Return the whole listing, keeping every character the same.

----------

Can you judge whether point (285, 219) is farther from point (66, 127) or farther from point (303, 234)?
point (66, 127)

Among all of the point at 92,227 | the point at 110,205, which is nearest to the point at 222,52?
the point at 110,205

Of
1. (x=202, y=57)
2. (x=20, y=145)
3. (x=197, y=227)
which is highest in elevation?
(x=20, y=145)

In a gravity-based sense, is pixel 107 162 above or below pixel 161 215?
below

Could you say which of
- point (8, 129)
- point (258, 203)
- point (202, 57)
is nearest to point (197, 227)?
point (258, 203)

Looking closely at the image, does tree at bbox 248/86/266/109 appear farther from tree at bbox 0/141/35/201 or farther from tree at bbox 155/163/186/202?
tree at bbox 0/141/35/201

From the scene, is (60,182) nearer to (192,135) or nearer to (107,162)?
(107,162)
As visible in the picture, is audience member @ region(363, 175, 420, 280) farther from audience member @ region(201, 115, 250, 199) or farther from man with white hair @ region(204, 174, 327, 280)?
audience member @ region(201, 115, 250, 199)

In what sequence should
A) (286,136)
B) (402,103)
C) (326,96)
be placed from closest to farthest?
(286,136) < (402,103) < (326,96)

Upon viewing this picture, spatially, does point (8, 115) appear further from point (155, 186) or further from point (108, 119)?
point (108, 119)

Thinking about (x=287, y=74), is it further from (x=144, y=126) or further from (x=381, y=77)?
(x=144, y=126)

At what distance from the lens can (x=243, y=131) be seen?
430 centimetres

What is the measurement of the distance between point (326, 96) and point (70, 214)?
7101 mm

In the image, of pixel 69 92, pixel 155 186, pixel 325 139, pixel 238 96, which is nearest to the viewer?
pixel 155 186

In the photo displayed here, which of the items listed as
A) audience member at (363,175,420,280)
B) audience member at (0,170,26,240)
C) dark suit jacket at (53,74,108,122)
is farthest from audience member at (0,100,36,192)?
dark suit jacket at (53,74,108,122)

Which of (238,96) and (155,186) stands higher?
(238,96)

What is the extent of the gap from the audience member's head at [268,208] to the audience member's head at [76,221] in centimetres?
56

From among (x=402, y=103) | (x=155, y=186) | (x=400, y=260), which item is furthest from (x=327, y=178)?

----------

The completed task –
Can you judge whether point (285, 219) is farther from point (66, 127) or farther from point (303, 234)?
point (66, 127)

Among all of the point at 92,227 | the point at 110,205, which is nearest to the point at 222,52?
the point at 110,205

Of
1. (x=202, y=57)
2. (x=20, y=145)
3. (x=197, y=227)
which is highest in elevation?
(x=20, y=145)

In a gravity-based sense, is pixel 107 162 above or below pixel 161 215?
below

Could you say which of
- point (8, 129)
- point (258, 203)
- point (202, 57)
is nearest to point (197, 227)?
point (258, 203)

Looking closely at the image, does tree at bbox 248/86/266/109 appear farther from tree at bbox 0/141/35/201 or farther from tree at bbox 155/163/186/202?
tree at bbox 0/141/35/201

From the scene, is (60,182) nearer to (192,135) or nearer to (107,162)?
(107,162)
As visible in the picture, is audience member @ region(363, 175, 420, 280) farther from audience member @ region(201, 115, 250, 199) or farther from man with white hair @ region(204, 174, 327, 280)?
audience member @ region(201, 115, 250, 199)

In what sequence should
A) (286,136)
B) (402,103)
C) (326,96)
be placed from closest to farthest?
(286,136) < (402,103) < (326,96)

Upon viewing this picture, spatially, does point (8, 115) appear further from point (155, 186) or further from point (108, 119)?
point (108, 119)

Thinking about (x=287, y=74), is it further from (x=144, y=126) or further from (x=381, y=77)?
(x=144, y=126)

At what distance from the lens can (x=243, y=131) be seen?
430 centimetres

What is the measurement of the distance between point (326, 96) and point (70, 214)?
7101 mm

In the image, of pixel 69 92, pixel 155 186, pixel 325 139, pixel 238 96, which is nearest to the viewer?
pixel 155 186

In the photo displayed here, which of the items listed as
A) audience member at (363,175,420,280)
B) audience member at (0,170,26,240)
C) dark suit jacket at (53,74,108,122)
is farthest from audience member at (0,100,36,192)?
dark suit jacket at (53,74,108,122)

Which of (238,96) and (155,186) stands higher?
(238,96)

What is the extent of the gap from the audience member's head at [268,208] to the audience member's head at [76,221] in centimetres?
56

From among (x=402, y=103) | (x=155, y=186) | (x=400, y=260), which item is furthest from (x=327, y=178)?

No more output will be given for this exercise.